Restriction digestion fragments of coa and spa genes were prepared using HaeIII and Bsp 1431 restriction enzymes (ThermoFisher™), respectively. Briefly, 10 units of the respect enzymes were added to 8 µl of each gene amplicon and incubated 6 hr at 37 °C. The restriction fragments were visualized following electrophoresis in a 1.5% agarose gel and under UV trans-illumination. The interpretation criteria for identifying different strains were a single band difference. Unique PCR-RFLP patterns were assigned a genotype (14).
Statistical analysis
SPSS 18.0 software was used for statistical analysis. Difference in the prevalence of different genotypes of S. aureus strains was evaluated using the t test and a P-value of 0.05 was considered as statistically significant.
Results
Biofilm formation capability
The isolated S. aureus were evaluated for biofilm formation capability using phenotypic screening as well as molecular detection of icaA and ica D genes. Cultivation of the isolates on CRA showed that 60 isolates (60%) were able to form biofilm (Figure 1). In addition, all isolated strains were investigated for biofilm associated genes, icaA and icaD. Molecular investigation revealed that both ica genes were present in the 78 isolates (Figure 2a & b). Thus, molecular typing was performed on the isolates which harbored icaA, D genes.
Figure 1.
Biofilm formation assay on Congo Red Agar (CRA). a) red colonies of non-biofilm producing Staphylococcus aureus, b) black colonies of biofilm producing Staphylococcus aureus
Figure 2.
PCR detection of ica AD genes in Staphylococcus aureus clinical isolates. a) icaA, b) icaD. M: molecular size marker, N: negative control, P: positive control, 1-3: S. aureus isolates
Molecular typing of coagulase gene
PCR amplification of coa gene resulted in two different patterns following electrophoresis on 1.5% agarose gel (coaT1 and coaT2). The coaT1 isolates displayed single PCR band of 891 bp with the frequency of 65.3% (51/78), while the remaining 27/78 strains (type coaT2) showed double PCR bands including 810 and 405 bp bands with the frequency of 34.7% (Figure 3a).
Figure 3.
a) PCR amplification of coa gene in Staphylococcus aureus clinical isolates. b) restriction digestion of coa gene PCR product using HaeIII. M: molecular size marker (100bp), N: negative control, P: positive control, 1-3: samples
Restriction digestion of coa gene PCR products using HaeIII resulted in three different subtypes. According to the results, 64.7% (33/78) of the strains belonged to the subtype coaT1a which showed two RFLP bands of 567 and 324 bp while, PCR products of 18/78 strains belonging to the subtype coaT1b were not digested with the restriction enzyme. Restriction digestion of coaT2 strains resulted in one subtype with three RFLP bands of 405 and 810 bp. According to the results, the majority of the isolates belonged to the subtype coaT1a and the lowest frequency was observed for coaT1b strains (Figure 3b).

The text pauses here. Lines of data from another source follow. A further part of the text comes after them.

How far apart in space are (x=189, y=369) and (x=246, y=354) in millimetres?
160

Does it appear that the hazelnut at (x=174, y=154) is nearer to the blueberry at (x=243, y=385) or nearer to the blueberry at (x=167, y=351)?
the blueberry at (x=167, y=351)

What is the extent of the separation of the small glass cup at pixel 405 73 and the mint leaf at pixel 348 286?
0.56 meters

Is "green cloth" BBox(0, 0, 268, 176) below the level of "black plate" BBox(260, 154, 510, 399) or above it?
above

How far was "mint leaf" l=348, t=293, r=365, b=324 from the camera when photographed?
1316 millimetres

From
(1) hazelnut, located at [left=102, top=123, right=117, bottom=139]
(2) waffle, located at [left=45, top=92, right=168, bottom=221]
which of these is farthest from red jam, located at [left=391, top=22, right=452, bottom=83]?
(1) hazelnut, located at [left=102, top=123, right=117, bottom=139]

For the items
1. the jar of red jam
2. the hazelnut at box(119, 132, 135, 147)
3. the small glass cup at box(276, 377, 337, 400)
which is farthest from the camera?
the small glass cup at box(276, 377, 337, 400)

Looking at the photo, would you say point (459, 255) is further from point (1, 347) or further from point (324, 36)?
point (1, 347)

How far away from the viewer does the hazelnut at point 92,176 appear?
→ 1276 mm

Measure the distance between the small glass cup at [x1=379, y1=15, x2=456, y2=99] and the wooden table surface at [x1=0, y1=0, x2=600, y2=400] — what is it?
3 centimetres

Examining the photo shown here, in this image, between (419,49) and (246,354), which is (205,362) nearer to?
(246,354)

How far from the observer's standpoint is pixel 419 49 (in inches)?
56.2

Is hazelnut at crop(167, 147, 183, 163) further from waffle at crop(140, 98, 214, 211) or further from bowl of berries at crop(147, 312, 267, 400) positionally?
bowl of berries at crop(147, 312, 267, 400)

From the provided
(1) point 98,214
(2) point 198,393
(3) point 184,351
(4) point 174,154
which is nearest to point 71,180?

Molecular typing of spa gene
The PCR products of spa genes were observed in all isolates. The majority of the isolates (68/78), which had one PCR product of 1200 bp, were designed as spaT1 strains and the remaining 10/78 strains showed two PCR products with 1296 and 240 bp bands (spaT2) (Figure 4a). RFLP restriction of spa gene using Bsp 1431 resulted in three distinct subtypes including spaT1a spaT1b and spaT2 with the frequency of 38.5% (30/78), 48.7% (38/78) and 12.8% (10/78), respectively. The spaT1a strains displayed four restriction fragments of 600, 353, 150 and 97 bp while restriction digestion of spaT1b resulted in three fragments of 953, 150 and 97 bp. RFLP pattern of spaT2 strains generated three bands of 796, 500 and 240 bp (Figure 4b).
Figure 4.
a) PCR amplification of spa gene in Staphylococcus aureus clinical isolates. b) restriction digestion of spa gene PCR product using Bsp 1431. M: molecular size marker (100bp), N: negative control, P: positive control, 1-4: samples
Molecular typing based on the combined coa and spa RFLP-PCR
The combination of coa and spa genes RFLP-PCR resulted in nine different genotypes which were classified as G1-G9. The genotypes G4 and G1 were the most frequent (32.1% and 24.3%, respectively) while the least prevalence belonged to the genotype G8 which only included one isolate (Table 2).
Table 2.
Genotyping of biofilm associated Staphylococcus aureus strains based on the combined coa type/RFLP pattern and spa type/RFLP pattern
| Genotype | coa type/RFLP pattern | spa type/RFLP pattern | Combined (%) |
|---|---|---|---|
| G1 | coa T1a | spa T1a | 19* (24/3) |
| G2 | coa T1a | spa T1b | 6 (7.7) |
| G3 | coa T1a | spa T2 | 5 (6.5) |
| G4 | coa T1b | spa T1a | 25* (32.1) |
| G5 | coa T1b | spa T1b | 4 (5.1) |
| G6 | coa T1b | spa T2 | 10 (12.8) |
| G7 | coa T2 | spa T1a | 5 (6.4) |
| G8 | coa T2 | spa T1b | 1 (1.3) |
| G9 | coa T2 | spa T2 | 3 (3.8) |
*Statistical significance was defined as P< 0.05
Discussion
The ability of bacterial pathogens to produce biofilm is regarded as a major cause of persistent infections and responsible for higher mortality and morbidity. Several observations have supported the link between the clonal lineage and biofilm formation (1). For S. aureus, two possible biofilm formation mechanisms are the bacterial production of polysaccharide slime and the presence of adhesions for the host matrix proteins (5). Previous studies reported a contribution between presence of ica genes and slime production (1, 15).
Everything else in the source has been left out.